This is an archive of the discontinued Mercurial Phabricator instance.

stringutil: add a new function to do minimal regex escaping
ClosedPublic

Authored by durin42 on Jun 26 2018, 11:22 AM.

Details

Summary

Per https://bugs.python.org/issue29995, re.escape() used to
over-escape regular expression strings, but in Python 3.7 that's been
fixed, which also improved the performance of re.escape().
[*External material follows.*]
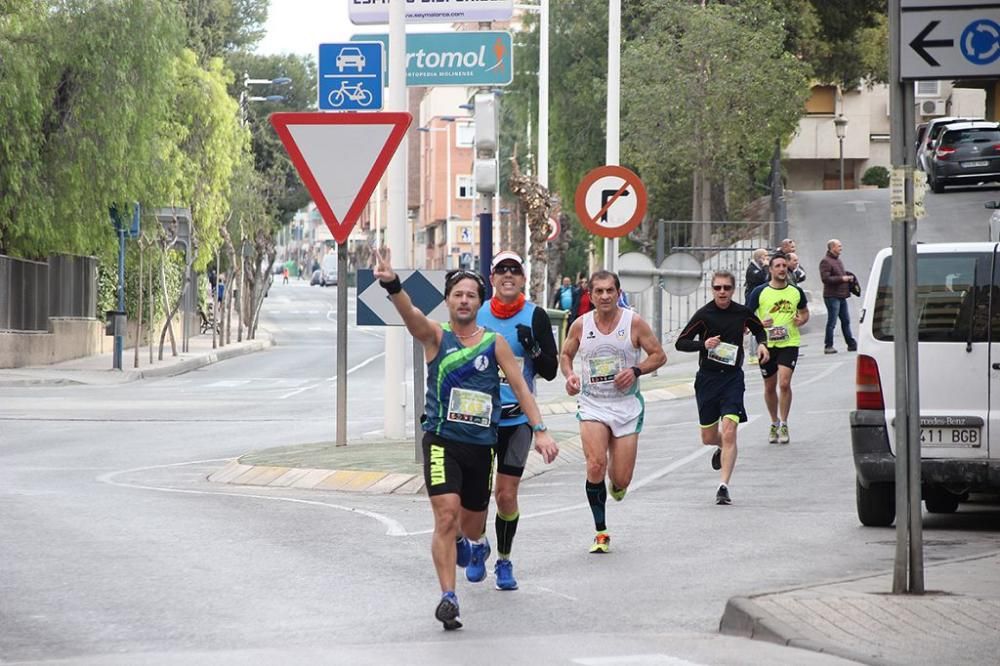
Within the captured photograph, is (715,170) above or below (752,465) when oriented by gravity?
above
Since it's
both an output change for us *and* a perfomance win, let's just
effectively backport the new behavior to hg on all Python versions.

Diff Detail

Repository
rHG Mercurial
Lint
Lint Skipped
Unit
Unit Tests Skipped

Event Timeline

durin42 created this revision.Jun 26 2018, 11:22 AM
pulkit accepted this revision.Jun 26 2018, 1:26 PM
This revision was automatically updated to reflect the committed changes.
yuja added a subscriber: yuja.Jun 27 2018, 9:47 AM

+# regex special chars pulled from https://bugs.python.org/issue29995
+# which was part of Python 3.7.
+_respecial = pycompat.bytestr(b'()[]{}?*+-|^$\\.# \t\n\r\v\f')
+_regexescapemap = {ord(i): (b'\\' + i).decode('latin1') for i in _respecial}

The Py3.7 version also includes '&' and '~'.
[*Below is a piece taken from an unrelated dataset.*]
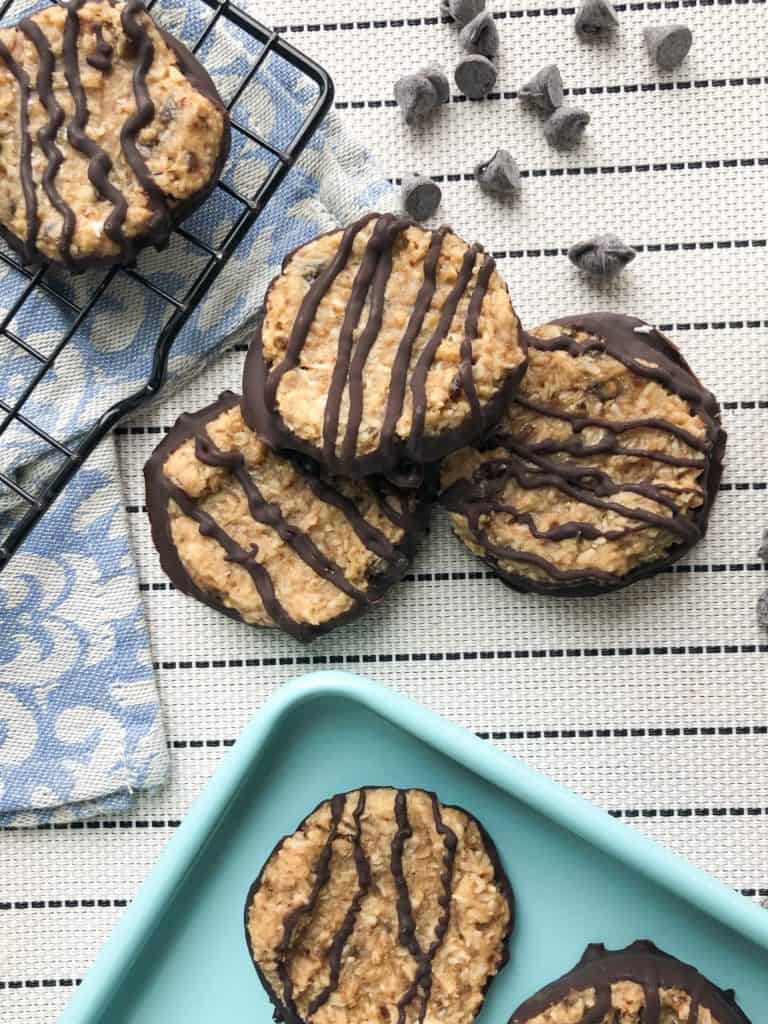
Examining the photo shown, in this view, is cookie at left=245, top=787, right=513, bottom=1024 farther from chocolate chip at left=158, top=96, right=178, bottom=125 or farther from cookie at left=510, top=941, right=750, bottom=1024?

https://github.com/python/cpython/blob/v3.7.0rc1/Lib/re.py#L248

In D3841#60110, @yuja wrote:

+# regex special chars pulled from https://bugs.python.org/issue29995
+# which was part of Python 3.7.
+_respecial = pycompat.bytestr(b'()[]{}?*+-|^$\\.# \t\n\r\v\f')
+_regexescapemap = {ord(i): (b'\\' + i).decode('latin1') for i in _respecial}

The Py3.7 version also includes '&' and '~'.
https://github.com/python/cpython/blob/v3.7.0rc1/Lib/re.py#L248

Nice catch, mailed D3850 as a follow-up.